The problem >>
Repeat word for word every line from the one containing "From green foliage" up to and including the final line of the entries.

* * * * * * * * *

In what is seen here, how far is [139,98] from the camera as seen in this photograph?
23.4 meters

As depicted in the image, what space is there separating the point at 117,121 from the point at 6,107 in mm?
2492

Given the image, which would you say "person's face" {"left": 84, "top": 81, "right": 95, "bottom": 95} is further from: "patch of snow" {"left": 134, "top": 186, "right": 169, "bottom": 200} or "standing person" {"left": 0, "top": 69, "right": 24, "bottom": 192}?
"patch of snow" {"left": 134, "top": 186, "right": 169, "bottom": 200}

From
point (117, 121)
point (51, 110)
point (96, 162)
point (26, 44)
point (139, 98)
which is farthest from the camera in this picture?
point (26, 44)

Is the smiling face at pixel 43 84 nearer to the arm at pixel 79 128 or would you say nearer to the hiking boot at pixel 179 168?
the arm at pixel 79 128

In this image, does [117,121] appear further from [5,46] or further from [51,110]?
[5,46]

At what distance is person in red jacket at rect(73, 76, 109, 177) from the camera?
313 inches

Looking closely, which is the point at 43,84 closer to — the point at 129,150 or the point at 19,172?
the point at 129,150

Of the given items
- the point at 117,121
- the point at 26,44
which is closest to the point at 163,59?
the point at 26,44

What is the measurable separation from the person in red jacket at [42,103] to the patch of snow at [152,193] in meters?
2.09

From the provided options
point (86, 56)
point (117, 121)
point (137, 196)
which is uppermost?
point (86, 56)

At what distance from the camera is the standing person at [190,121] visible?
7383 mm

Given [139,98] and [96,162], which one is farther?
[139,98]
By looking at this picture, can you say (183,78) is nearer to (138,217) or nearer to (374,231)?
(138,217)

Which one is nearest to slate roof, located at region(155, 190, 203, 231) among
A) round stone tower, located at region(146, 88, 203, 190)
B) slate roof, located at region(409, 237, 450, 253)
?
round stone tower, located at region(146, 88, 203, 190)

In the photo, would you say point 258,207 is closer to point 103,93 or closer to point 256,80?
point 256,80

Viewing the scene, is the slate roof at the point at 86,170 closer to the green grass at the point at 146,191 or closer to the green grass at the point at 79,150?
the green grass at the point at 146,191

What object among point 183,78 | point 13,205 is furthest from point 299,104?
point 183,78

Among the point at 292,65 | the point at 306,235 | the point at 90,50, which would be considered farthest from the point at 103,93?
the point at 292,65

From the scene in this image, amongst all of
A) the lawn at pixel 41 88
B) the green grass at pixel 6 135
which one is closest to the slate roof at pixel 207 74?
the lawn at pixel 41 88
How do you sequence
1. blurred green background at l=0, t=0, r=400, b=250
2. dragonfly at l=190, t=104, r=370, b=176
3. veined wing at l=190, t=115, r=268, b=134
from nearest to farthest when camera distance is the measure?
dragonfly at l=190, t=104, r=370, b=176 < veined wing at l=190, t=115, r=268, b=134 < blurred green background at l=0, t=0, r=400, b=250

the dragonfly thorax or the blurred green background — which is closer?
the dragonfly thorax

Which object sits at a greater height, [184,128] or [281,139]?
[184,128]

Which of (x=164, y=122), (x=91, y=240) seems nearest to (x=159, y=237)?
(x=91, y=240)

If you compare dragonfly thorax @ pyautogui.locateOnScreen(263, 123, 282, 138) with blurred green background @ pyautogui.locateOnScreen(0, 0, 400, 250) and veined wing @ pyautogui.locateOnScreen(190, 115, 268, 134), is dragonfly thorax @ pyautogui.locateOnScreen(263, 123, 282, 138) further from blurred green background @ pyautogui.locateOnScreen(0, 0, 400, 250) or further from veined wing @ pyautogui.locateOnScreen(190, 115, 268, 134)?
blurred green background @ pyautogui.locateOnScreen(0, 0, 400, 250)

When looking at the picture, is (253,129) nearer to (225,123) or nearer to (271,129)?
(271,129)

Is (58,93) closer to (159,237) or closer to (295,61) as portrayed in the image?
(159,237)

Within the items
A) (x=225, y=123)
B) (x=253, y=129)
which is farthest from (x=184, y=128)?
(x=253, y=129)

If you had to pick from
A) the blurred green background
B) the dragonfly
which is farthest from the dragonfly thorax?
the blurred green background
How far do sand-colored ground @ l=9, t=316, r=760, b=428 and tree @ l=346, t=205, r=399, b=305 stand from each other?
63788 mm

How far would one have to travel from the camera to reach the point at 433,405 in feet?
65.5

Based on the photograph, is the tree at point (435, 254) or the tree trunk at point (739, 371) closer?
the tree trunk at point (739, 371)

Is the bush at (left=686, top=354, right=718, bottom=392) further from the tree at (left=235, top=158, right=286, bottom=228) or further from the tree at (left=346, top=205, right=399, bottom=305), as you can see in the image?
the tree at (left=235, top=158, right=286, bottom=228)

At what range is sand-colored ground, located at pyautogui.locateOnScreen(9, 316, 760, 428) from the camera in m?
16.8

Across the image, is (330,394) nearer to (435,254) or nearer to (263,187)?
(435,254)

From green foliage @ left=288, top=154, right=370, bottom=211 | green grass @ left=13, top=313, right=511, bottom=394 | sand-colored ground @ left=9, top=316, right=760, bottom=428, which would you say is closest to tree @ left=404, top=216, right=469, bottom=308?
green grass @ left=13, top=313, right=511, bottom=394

* * * * * * * * *

The reply >>
From green foliage @ left=288, top=154, right=370, bottom=211 | green grass @ left=13, top=313, right=511, bottom=394 | sand-colored ground @ left=9, top=316, right=760, bottom=428, which would you say is closest to tree @ left=404, top=216, right=469, bottom=308?
green grass @ left=13, top=313, right=511, bottom=394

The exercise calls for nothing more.